Task brief:
Copy each of the following lines word for word.

Entries shown:
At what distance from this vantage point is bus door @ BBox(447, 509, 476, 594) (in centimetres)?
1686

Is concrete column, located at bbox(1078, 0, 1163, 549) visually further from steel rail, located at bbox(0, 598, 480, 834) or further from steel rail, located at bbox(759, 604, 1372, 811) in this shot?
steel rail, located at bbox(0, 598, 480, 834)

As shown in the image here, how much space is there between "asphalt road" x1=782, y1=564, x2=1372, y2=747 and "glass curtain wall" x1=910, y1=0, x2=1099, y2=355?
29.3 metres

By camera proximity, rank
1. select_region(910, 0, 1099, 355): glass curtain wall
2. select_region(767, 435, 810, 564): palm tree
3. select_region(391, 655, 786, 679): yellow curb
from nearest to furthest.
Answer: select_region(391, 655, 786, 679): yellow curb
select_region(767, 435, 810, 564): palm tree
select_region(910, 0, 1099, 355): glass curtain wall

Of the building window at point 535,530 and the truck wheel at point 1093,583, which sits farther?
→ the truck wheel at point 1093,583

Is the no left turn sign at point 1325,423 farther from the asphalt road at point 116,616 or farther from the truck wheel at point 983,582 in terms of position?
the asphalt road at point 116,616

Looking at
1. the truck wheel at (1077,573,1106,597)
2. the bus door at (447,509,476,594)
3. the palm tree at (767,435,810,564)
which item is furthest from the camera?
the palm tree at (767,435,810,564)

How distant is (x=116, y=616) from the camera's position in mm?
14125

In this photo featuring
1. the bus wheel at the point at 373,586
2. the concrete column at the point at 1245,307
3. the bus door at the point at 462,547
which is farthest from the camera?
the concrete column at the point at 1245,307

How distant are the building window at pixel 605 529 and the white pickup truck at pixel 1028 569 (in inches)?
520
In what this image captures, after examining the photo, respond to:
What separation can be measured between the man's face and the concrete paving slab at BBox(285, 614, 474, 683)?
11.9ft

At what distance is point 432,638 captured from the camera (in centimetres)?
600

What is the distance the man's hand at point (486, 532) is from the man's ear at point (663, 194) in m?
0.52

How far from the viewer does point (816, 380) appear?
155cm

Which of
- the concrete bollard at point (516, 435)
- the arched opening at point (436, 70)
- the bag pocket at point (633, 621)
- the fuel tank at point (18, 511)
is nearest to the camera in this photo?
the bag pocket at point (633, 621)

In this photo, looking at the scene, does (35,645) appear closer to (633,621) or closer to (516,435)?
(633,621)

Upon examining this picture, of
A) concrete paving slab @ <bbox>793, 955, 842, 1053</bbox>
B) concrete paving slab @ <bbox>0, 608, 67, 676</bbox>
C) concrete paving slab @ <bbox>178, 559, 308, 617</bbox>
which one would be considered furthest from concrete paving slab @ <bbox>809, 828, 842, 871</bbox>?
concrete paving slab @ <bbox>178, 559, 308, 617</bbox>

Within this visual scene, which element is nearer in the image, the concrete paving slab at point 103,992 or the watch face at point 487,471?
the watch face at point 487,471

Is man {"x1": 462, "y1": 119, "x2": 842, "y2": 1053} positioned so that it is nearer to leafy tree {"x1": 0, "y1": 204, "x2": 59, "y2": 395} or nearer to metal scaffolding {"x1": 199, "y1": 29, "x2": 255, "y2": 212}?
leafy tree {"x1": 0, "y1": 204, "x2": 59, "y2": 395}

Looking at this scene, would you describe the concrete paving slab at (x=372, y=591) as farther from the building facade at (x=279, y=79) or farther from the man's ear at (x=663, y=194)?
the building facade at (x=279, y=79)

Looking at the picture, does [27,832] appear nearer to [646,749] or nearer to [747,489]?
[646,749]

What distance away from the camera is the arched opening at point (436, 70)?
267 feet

Right answer:
At what distance from this vantage point is bus door @ BBox(447, 509, 476, 594) (in centimetres)?
1686

Is concrete column, located at bbox(1078, 0, 1163, 549) visually further from steel rail, located at bbox(0, 598, 480, 834) or further from steel rail, located at bbox(759, 604, 1372, 811) in this shot?
steel rail, located at bbox(0, 598, 480, 834)

As shown in the image here, how much space is there between "asphalt road" x1=782, y1=564, x2=1372, y2=747 and "glass curtain wall" x1=910, y1=0, x2=1099, y2=355?
29.3 metres

By camera proximity, rank
1. select_region(910, 0, 1099, 355): glass curtain wall
2. select_region(767, 435, 810, 564): palm tree
3. select_region(391, 655, 786, 679): yellow curb
from nearest to furthest.
Answer: select_region(391, 655, 786, 679): yellow curb
select_region(767, 435, 810, 564): palm tree
select_region(910, 0, 1099, 355): glass curtain wall

Of the building window at point 535,530 and the truck wheel at point 1093,583, which sits farther?
→ the truck wheel at point 1093,583

Is the no left turn sign at point 1325,423 farther from the asphalt road at point 116,616 or farther from the truck wheel at point 983,582 in terms of position?
the asphalt road at point 116,616

Looking at
1. the truck wheel at (1077,573,1106,597)
2. the bus door at (447,509,476,594)
3. the palm tree at (767,435,810,564)
which item is furthest from the camera?
the palm tree at (767,435,810,564)

How distant is (x=116, y=616) from the camera's position in mm?
14125

In this photo featuring
1. the bus wheel at the point at 373,586
2. the concrete column at the point at 1245,307
3. the bus door at the point at 462,547
which is farthest from the camera?
the concrete column at the point at 1245,307

How distant are the building window at pixel 605 529 and the white pickup truck at pixel 1028 569 (in inches)?
520
In what this image captures, after examining the photo, respond to:
What separation can be measured between the man's face and the concrete paving slab at BBox(285, 614, 474, 683)?
11.9ft

At what distance is point 432,638 captured from the camera (in centimetres)?
600

What is the distance the man's hand at point (486, 532) is from the man's ear at point (663, 194) in m?
0.52

How far from the viewer does point (816, 380) appear?
155cm

Which of
- the concrete bollard at point (516, 435)
- the arched opening at point (436, 70)
- the bag pocket at point (633, 621)
- the fuel tank at point (18, 511)
is nearest to the camera in this photo?
the bag pocket at point (633, 621)

In this photo, looking at the scene, does (35,645) appear closer to (633,621) or closer to (516,435)?
(633,621)

Upon examining this picture, of
A) concrete paving slab @ <bbox>793, 955, 842, 1053</bbox>
B) concrete paving slab @ <bbox>0, 608, 67, 676</bbox>
C) concrete paving slab @ <bbox>178, 559, 308, 617</bbox>
which one would be considered furthest from concrete paving slab @ <bbox>809, 828, 842, 871</bbox>?
concrete paving slab @ <bbox>178, 559, 308, 617</bbox>

Within this visual scene, which element is nearer in the image, the concrete paving slab at point 103,992 or the watch face at point 487,471?
the watch face at point 487,471

Is man {"x1": 462, "y1": 119, "x2": 842, "y2": 1053} positioned so that it is nearer to leafy tree {"x1": 0, "y1": 204, "x2": 59, "y2": 395} or nearer to metal scaffolding {"x1": 199, "y1": 29, "x2": 255, "y2": 212}?
leafy tree {"x1": 0, "y1": 204, "x2": 59, "y2": 395}

Looking at this scene, would you describe the concrete paving slab at (x=372, y=591) as farther from the building facade at (x=279, y=79) or farther from the man's ear at (x=663, y=194)?
the building facade at (x=279, y=79)

Looking at the picture, does [27,832] appear nearer to [646,749] or nearer to [747,489]?
[646,749]

What distance away from the camera is the arched opening at point (436, 70)?
267 feet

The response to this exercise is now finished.